TEXT PROVIDED:
That's a really good question diltree...........I can't wait for the answer.


----------



## lxt (Jul 21, 2005)

diltree, did take part in their program problem is they are now a money oriented bunch of booksmart knowitalls. their programs are a good foundation, but far from realistic your one of the lucky ones!! ive seen what their program puts out 90% are nowhere near ready for lctt trimming. oh & zander 972736 etc... LOCAL 1919 ya know coffee break central. helps acrt with job placement and provides training references(books,manuals,etc...) this local pilgrimed their lctt classes. but acrt saw a money making opportunity and all who attend will pay, and pay you will.!!!! LXT


----------



## stehansen (Jul 21, 2005)

The only companies doing line clearance work around here are the big guys, Davey, Asplundh, Trees Inc., and Windy. 

Last year I had a guy working for me who used to work for Davey and Asplundh, and he said that he worked on the ground for six months, then was promoted to apprentice climber and started working under the guidance of a certified line clearance trimmer and after another six months they handed him his line clearance card.


----------



## stehansen (Jul 21, 2005)

I have to tell you a Davey tree story.

I had a job taking down a 50' bull pine tree that was between the power lines and a construction company office. There was approximately 20' between the office and the lines with the tree being right in the middle. The tree went about 20' higher than the lines. The construction company owner was pretty nervous about us doing it so he called the power company guy and had him meet me and him at the tree to discuss any hazards. The power company guy said that his guys (Davey Tree) would take the tree down to the level of the lines and leave everything there there for us to clean up and we could take it from there. This was agreeable to me and the next morning the Davey Tree guys were there and they had 2 crews and trucks, and were setting up to take the whole top down at one time. I mentioned to my guy that it looked like too big of a piece and that it would drag on the top of the office roof. Well it was even worse than that. He rigged a false crotch with a block and sling at the level of the power lines and had us helping hold the rope wrapped around another tree. When he cut it the block pulled right through the loop in the sling and the whole thing came down with no control what so ever right on top of the office roof. The office was a metal building with a white foam roof on it and the top of the pine tree poked over a hundred holes in the foam. There was no structural damage to the building and the nervous construction company owner was fuming mad, and all of his office ladies were all standing in the parking lot as they had come running out of the office when the peice hit the roof. We just stood there and we really felt like the "good" tree company. This is my only experience with "line clearance".


----------



## xander9727 (Jul 21, 2005)

lxt,
Why'd ya edit your post? I kinda got a kick out of the other one.
ROTFLOL


----------



## lxt (Jul 22, 2005)

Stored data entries
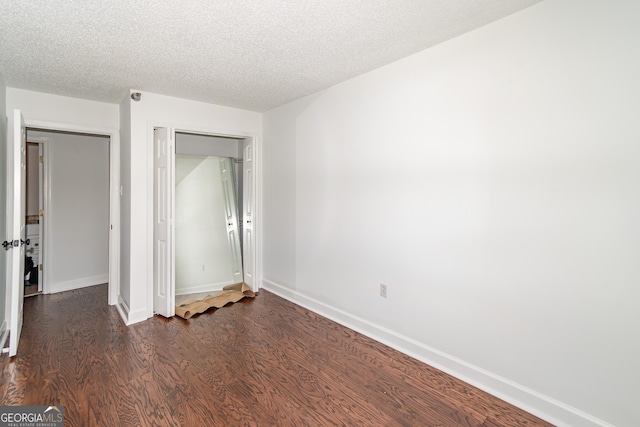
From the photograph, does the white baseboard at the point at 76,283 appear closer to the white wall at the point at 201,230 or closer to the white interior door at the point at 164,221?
the white wall at the point at 201,230

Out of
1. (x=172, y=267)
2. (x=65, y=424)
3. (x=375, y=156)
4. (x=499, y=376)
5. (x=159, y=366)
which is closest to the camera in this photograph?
(x=65, y=424)

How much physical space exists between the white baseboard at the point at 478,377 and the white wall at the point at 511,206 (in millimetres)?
11

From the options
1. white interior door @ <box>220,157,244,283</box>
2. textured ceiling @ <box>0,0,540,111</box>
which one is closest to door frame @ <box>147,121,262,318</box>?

ACTIVITY 1: Rewrite the paragraph in the line clearance thread that begins "Last year I had a guy working for me" as a short list, keeping its main facts.
ACTIVITY 2: Resume the line clearance thread by writing the post that follows its final heading.

EXPECTED ANSWER 1:
- A man who worked for the poster last year had previously worked for Davey and Asplundh.
- He worked on the ground for six months.
- He was then promoted to apprentice climber and worked under the guidance of a certified line clearance trimmer.
- After another six months, he was handed his line clearance card.

EXPECTED ANSWER 2:
I didnt edit my post, possible site retraction dont know! but you got to read it. look, in this trade everyones better than the other guy & vice versa. then you got people entering the trade with no exp. so the consumer out cry is overwhelming thus wonderful little entities such as ACRT & ISA emerge. now their large entities that have become so political and money hungry they manufacture new cert. programs only to have all of us believe you need it or you will fail!!! whatever happened to training or apprenticing with a good tradesman and learning all you can. this is why I recommended this local, good training,good people and a good wage. SO, xander like in the post that never posted?? when the lights go out in your area and your utility request`s the best for the job we`ll be there & I might just take my coffee break in your front yard!!! we`ll get the power on so you wont miss scooby doo or is it the power rangers? AHH WHATTA RUSH LXT..................


----------



## JJackson (Jul 22, 2005)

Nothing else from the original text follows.